Beforehand,  I had put together a solid timeline of what all was transpiring back in Riddleport and on Devil’s Elbow, so given their timeline of sending calls for help it took five days to get rescue (even though they were only a half day from Riddleport).  In this case, it was Captain Creesy, whose crew was in ill humor after having a fire set aboardship by saboteurs in port.

I use some random weather tables for the sea voyages, and my rolls indicated first a windstorm, which required all the PCs to really exert their sea legs (and Wogan to use a wind fan) and then the next roll upped the level to hurricane strength! Apparently the first winter storm from the northeast was a bitch and a half. Luckily they all have very high Profession: Sailor skills and came through without significant damage (and even stayed on course).
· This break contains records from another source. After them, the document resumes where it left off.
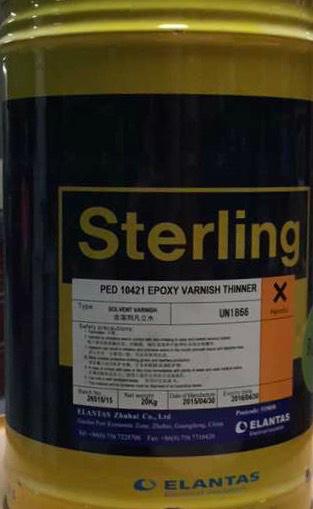 密封電機專用耐冷媒絕緣漆--PED923 系列 11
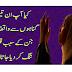 Qabar ka azab | Qabar ki taangi | Must watch.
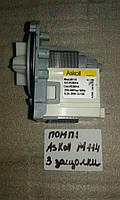 Помпа Askoll М-114 три защелки (клеммы назад раздельно)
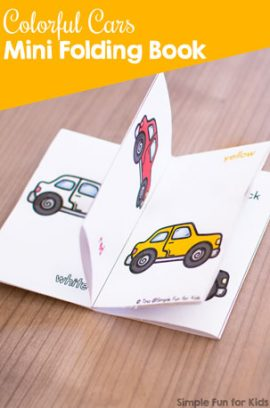 Colorful Cars Mini Folding Book Printable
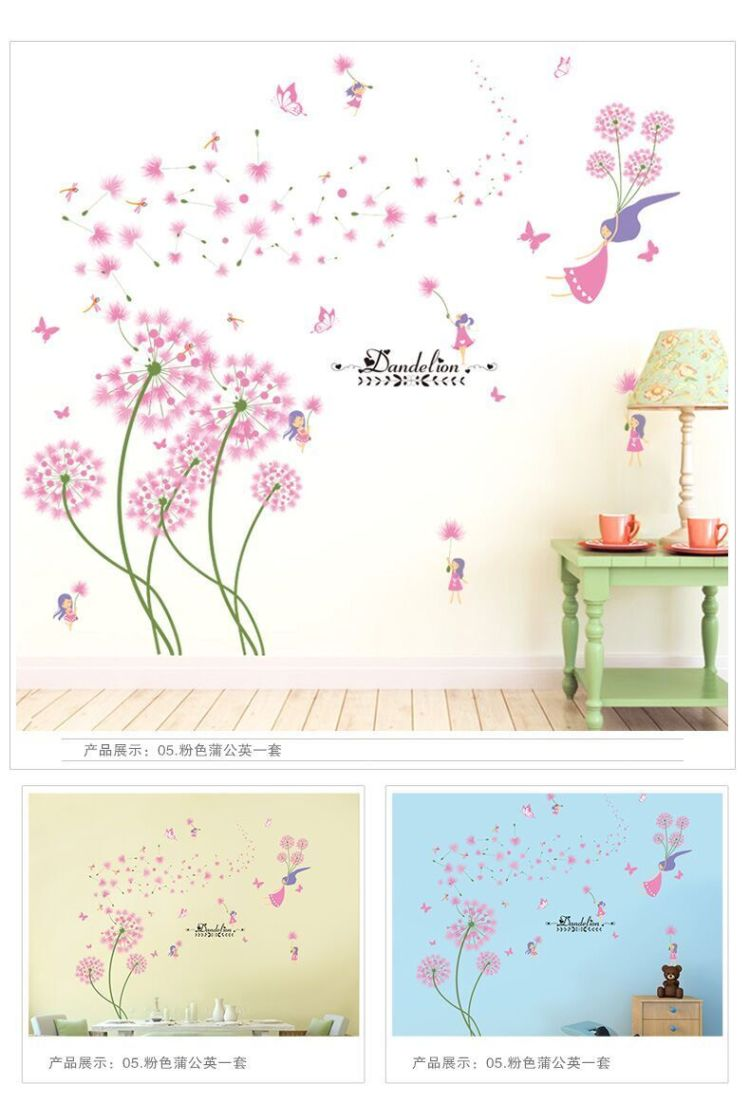 【墙贴纸贴画客厅卧室房间电视背景墙壁装饰品蝴蝶】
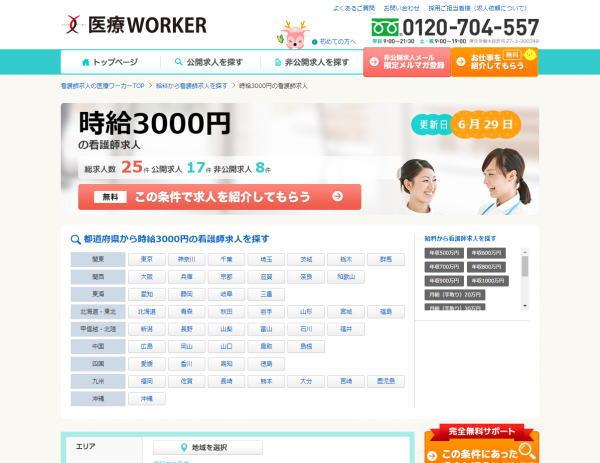 医療ワーカー 時給3,000円の看護師求人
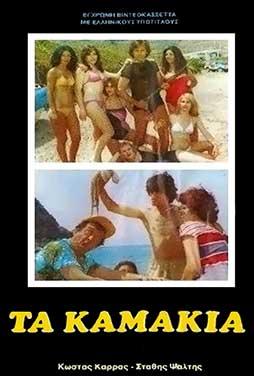 Gigolos-1981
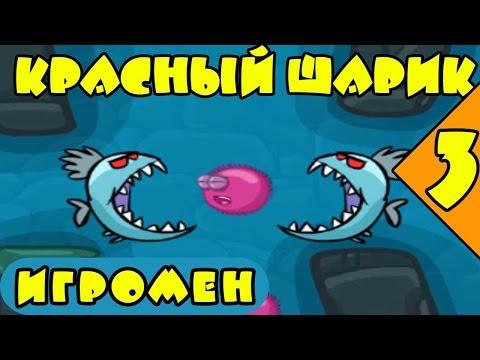 Игры Трансформеры Прайм - играть онлайн бесплатно для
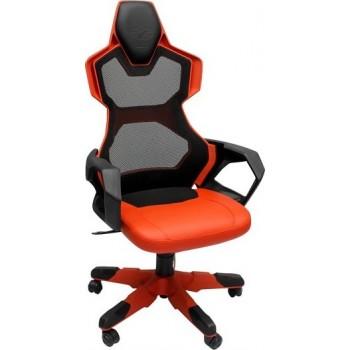 E Blue Cobra R Gaming Chair High Grade Pu Leather Pc Racing Bucket Seat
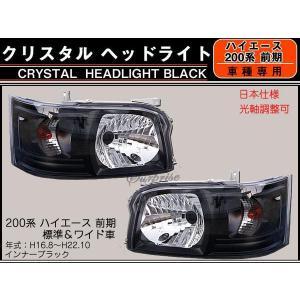 200ハイエース前 標準&ワイド クリスタルヘッドライト ブラック|surprise-parts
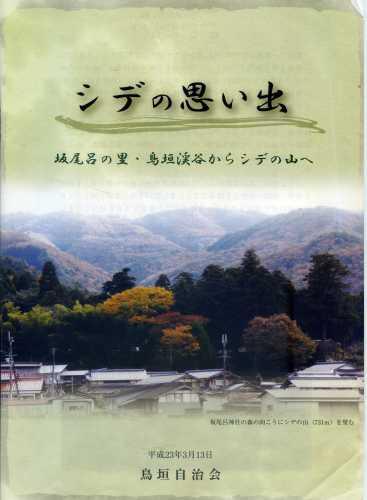 sidenoyama003.jpg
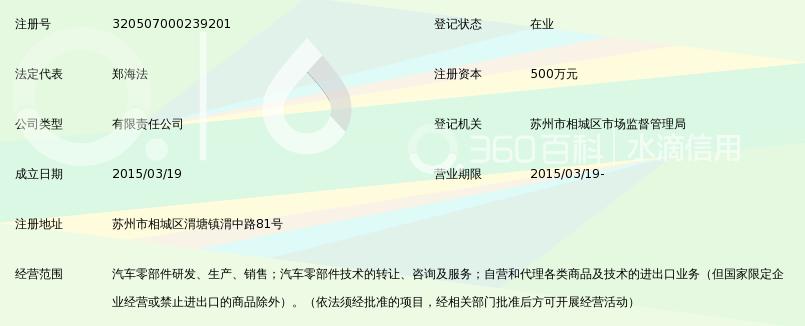 海特汽车科技(苏州)有限公司_360百科
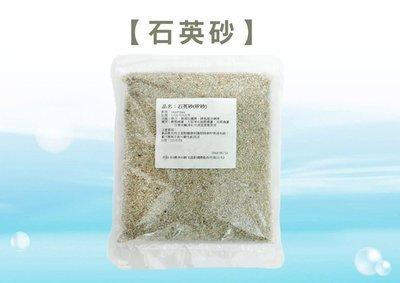 【水易購淨水網-苗栗店】淨水材料 石英砂(矽砂) 2公斤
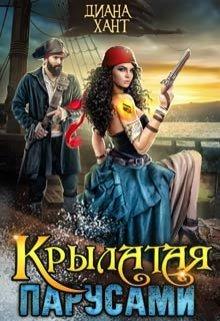 litnet.com/ru/book/krylataya-parusami-b135475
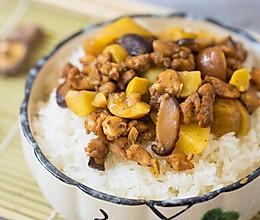 黄焖鸡丁栗子饭的做法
Then it was time for the island itself, with weird zombies that have a big ass tongue-tentacle. The PCs were very lucky in that Sindawe critted with his very first shot and realized that they had to attack the tongues – you could attack the zombie all you wanted and it would keep coming. So they got through that easy enough and went to help the Cyphermages in the Witchlight.

Then Serpent got an unfortunate surprise. Fenella Bromathan, who he’s been suspecting is his mother or sister or something, had been wounded by the monsters on the island and was on her way to turning into a zombie herself. This led to a great session of roleplaying. She is all educated and Cyphermagey, but now with death looming she fell back on the ways of her people, the Ulfen.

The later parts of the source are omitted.